BEGIN Excerpt to read

Refused to denounce their faith

Charles Lwanga and his companions were among the first converts to the Christian faith in Uganda. They were killed because they refused to denounce their faith.

The first 45 martyrs hailed from a place known as Munyonyo. They were frogmarched to the execution ground in Namugongo.

A total of 22 Roman Catholics and 23 Anglicans died in different places along the way between 1885 and 1887.

“They were first baptised in a shrine in Munyonyo. Next to the shrine is where St Dennis Ssebuggwawo was killed,” said Fr Louis.

Namugongo is the National Shrine of Uganda.

The faithful make prayers nine days before the feast day, marked on June 3.

Before they set off, pilgrims usually notify officials of the churches where they would make stopovers of their camping plans.

While some prefer walking during the day and resting at night, others opt to trek at night and rest during the day.

The faithful usually walk in a formation where a leader carrying a crucifix opens the way, followed by members, and those with the church’s and the country’s flags bring the rear.

Josephine Apondi, a faithful residing in Kisumu, has been undertaking the pilgrimage since 2014.

She says that faithful starting their journey from Kisumu make nine stopovers in parishes before reaching Namugongo.

They would spend a night in Yala and Ugunja in Siaya County before proceeding to Busia for their third night.

While in Uganda, they will make another six stopovers before they arrive at Namugongo.

Arrive at the shrine

“We usually start on May 22 and by June 1 we arrive at the shrine,” she explains.

On May 30, there’s usually a Holy Mass celebrated at Mabira Forest to celebrate the lives of five Kenyan pilgrims killed by speeding taxis on May 31, 1998, and May 26, 2019.

Kenyan pilgrims have made it a tradition to pray for the souls of their departed colleagues.

“On that day thousands gather in the forest early in the morning to celebrate the life of John Kibe and his companions who were killed in an accident,” says Ms Apondi.

The pilgrims arrive at Namugongo on June 1 and rest for a day as they wait for the celebration of the feast on June 3.

Mr Alex Mwanje sells rosaries and jerrycans opposite the Catholic Martyrs' Shrine in Namugongo, Wakiso District, on May 28, 2024.

Photo credit: Daily Monitor

Martyrs Day is considered a public event in Uganda.

From Fr Louis’s experience, while taking a walk from Entebbe to Namugongo in 2023, he said he felt the power of martyrdom.

“We were six individuals. We started our journey at 3pm, walked throughout the night till 3am when we finally arrived at Namugongo,” he recalls.

END Excerpt to read
BEGIN Data extract

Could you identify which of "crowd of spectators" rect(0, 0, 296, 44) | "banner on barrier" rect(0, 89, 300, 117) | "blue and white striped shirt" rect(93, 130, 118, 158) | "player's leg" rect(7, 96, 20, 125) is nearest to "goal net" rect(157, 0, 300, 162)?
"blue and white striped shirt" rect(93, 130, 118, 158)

END Data extract

◆ **Actions to take**:
- a) In the text on the Uganda Martyrs pilgrimage, rewrite the stretch from "Charles Lwanga and" through "ground in Namugongo.", replacing "frogmarched" with "marched".
- b) Write the next part of the text on the Uganda Martyrs pilgrimage, starting after its final sentence.

◆ **Task responses**:
- a)
Charles Lwanga and his companions were among the first converts to the Christian faith in Uganda. They were killed because they refused to denounce their faith.

The first 45 martyrs hailed from a place known as Munyonyo. They were marched to the execution ground in Namugongo.

- b)
“In the walk, there are many healings taking place because of the prayers that are offered during the journey. There was a particular lady who had health issues and walked from Kasese to Namugongo and got healed.”

Fr Louis says that many faithful have attested to experience a sense of peace and holiness whenever they tour the shrine to offer prayers.

Forgiveness and salvation

“Often we use our legs to go to a place to commit sin. So when we walk for a good course once in a year it will definitely bring grace, forgiveness and salvation to our lives,” said Fr Louis.

Henry Onyango, a Kisumu resident, says he experienced a breakthrough after going to the Namugongo Shrine to pray for his brother, who had a crisis at work.

“I had quite an interesting experience last year in June. I went to the shrine with a prayer request for my brother who had issues at his workplace with his bosses. When I got back to Kisumu, he told me the issue had been sorted out and he got a promotion at his workplace,” says Mr Onyango.

Vincent Owuor Otieno, another faithful from Kisumu, says he has visited the shrine six times. Four times before Covid-19 and twice after the pandemic.

He first went in 2011 with a group of friends while in college. Otieno draws inspiration from the youngest martyr, St Kizito, who was courageous enough to die for his faith.

“How thousands come to the place tells a lot about the powerful intercession of the Uganda Martyrs. Every year I have made it a tradition to go to the shrine and it has cemented my faith and spirituality,” said Mr Otieno. 

After the three days of prayer and supplication, the faithful are free to leave the shrine for their home countries, only that this time around, they can ride on vehicles.